April 15, 2026

Building a GTM Intelligence Agent with Pydantic AI

What I learned building a competitive analysis agent using Pydantic AI, including structured outputs, tool design, and the importance of validation.

8 min read

I spent the last month building a GTM intelligence agent using Pydantic AI. The goal was simple: analyze a SaaS company’s competitive positioning and identify messaging gaps. The reality was more complicated.

What I tried

Pydantic AI promises structured outputs from LLMs by using Pydantic models as type hints. This sounded perfect for my use case—I wanted the agent to return specific fields like “messaging_gap” and “differentiation_score” rather than freeform text.
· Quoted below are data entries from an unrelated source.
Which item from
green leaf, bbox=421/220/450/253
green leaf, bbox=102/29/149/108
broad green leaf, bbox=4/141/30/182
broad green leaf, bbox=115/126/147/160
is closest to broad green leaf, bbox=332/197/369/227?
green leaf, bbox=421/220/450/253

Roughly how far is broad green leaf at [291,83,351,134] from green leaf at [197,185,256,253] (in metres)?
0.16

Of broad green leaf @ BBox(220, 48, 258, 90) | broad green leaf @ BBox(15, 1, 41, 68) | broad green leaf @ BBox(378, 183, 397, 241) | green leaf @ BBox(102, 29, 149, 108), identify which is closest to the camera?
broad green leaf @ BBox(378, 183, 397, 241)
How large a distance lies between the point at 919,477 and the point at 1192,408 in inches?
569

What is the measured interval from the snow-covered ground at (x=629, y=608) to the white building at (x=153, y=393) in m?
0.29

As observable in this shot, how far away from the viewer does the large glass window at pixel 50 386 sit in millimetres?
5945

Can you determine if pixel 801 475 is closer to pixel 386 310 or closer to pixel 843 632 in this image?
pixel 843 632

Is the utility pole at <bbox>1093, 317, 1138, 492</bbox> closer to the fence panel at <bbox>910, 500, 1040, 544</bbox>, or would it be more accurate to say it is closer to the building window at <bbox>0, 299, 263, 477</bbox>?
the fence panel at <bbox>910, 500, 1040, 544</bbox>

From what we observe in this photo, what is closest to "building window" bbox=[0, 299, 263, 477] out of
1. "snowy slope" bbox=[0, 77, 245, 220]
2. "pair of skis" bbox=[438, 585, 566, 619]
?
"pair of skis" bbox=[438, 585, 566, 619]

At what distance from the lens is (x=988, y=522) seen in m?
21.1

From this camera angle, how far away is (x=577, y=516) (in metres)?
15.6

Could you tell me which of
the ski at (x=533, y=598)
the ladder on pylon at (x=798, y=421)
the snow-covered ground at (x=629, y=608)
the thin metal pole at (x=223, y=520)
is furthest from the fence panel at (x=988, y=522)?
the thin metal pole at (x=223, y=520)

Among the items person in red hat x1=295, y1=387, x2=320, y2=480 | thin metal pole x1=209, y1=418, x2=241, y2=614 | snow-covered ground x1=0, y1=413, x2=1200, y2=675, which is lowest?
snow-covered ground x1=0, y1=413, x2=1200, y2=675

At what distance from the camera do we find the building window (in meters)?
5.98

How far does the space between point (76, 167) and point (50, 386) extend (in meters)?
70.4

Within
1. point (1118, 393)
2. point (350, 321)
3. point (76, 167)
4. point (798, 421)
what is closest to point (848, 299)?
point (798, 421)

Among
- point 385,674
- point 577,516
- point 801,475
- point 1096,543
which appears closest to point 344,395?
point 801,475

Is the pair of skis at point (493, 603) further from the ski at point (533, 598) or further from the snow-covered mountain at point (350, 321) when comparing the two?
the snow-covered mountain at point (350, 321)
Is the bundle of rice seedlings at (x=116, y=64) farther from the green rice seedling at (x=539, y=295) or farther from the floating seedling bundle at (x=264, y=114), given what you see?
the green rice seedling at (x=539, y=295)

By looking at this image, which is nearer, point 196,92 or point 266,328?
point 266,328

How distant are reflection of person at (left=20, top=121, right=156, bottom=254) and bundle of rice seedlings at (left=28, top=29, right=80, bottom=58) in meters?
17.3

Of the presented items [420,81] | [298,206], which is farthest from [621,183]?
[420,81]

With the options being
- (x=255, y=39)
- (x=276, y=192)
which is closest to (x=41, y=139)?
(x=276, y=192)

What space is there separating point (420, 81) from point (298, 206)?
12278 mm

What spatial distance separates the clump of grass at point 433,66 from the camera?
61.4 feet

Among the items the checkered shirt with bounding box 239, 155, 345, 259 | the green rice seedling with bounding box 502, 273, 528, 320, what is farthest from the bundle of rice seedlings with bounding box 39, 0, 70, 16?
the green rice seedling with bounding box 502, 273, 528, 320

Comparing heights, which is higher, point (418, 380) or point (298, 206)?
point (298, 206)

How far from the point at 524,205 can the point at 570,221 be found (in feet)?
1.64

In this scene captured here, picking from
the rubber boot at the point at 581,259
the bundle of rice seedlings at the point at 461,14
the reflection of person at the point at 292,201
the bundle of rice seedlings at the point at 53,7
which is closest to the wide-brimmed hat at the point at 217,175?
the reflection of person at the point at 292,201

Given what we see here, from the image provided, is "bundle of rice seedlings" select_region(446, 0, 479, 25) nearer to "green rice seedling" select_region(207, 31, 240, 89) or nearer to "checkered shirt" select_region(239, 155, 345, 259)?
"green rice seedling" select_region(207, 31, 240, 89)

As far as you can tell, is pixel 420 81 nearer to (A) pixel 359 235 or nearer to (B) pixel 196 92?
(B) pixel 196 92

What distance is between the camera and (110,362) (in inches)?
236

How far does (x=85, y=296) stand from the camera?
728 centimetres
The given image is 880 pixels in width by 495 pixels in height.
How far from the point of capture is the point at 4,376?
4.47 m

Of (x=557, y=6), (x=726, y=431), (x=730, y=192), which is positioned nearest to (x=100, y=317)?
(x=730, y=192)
I set up a basic agent with three tools:

  • scrape_website — Fetch and clean landing page copy
  • analyze_positioning — Extract value proposition and target audience
  • compare_competitors — Rank differentiation on a 1-10 scale

How I set it up

First, I defined the output schema:

from pydantic import BaseModel

class PositioningAnalysis(BaseModel):
    value_proposition: str
    target_audience: str
    differentiation_score: int  # 1-10
    messaging_gaps: list[str]

Then I wired it into a Pydantic agent:

from pydantic_ai import Agent

agent = Agent(
    'openai:gpt-4o',
    result_type=PositioningAnalysis,
    system_prompt=(
        "You are a GTM strategist. Analyze the given company's "
        "positioning and score their differentiation."
    )
)

The nice part: Pydantic AI handles the validation retry loop automatically. If the LLM returns invalid JSON or missing fields, it retries with a corrected prompt.

What actually happened

It worked—mostly. The structured outputs were reliable about 80% of the time. But I hit some unexpected issues:

1. Token cost was higher than expected

Structured outputs require the model to think in JSON, which adds tokens. My original estimate of $0.50 per analysis ended up closer to $1.20. Not a dealbreaker, but it adds up.

2. The scores were inconsistent

The 1-10 differentiation score varied too much between runs. Same company, similar context, but the model would give a 7 one time and a 4 the next. I switched to rubric-based evaluation (with explicit criteria for each score level) and consistency improved dramatically.

3. Tool outputs needed validation

The scrape_website tool sometimes returned boilerplate text instead of actual copy. I added a relevance filter that discards pages with less than 50% unique content.

What I’d do differently

  • Use smaller models for scraping tasks — GPT-4o-mini is sufficient for extracting text from HTML
  • Add a human-in-the-loop step — The agent should flag low-confidence analyses for review
  • Cache aggressively — Many competitors have similar messaging; there’s no need to re-analyze

The biggest win wasn’t the agent itself—it was the schema design process. Thinking carefully about what fields I actually needed forced me to clarify my own mental model of GTM analysis.

Pydantic AI is still early, but the structured output approach feels like the right direction for agentic workflows. The model doesn’t just produce text—it produces data you can build on.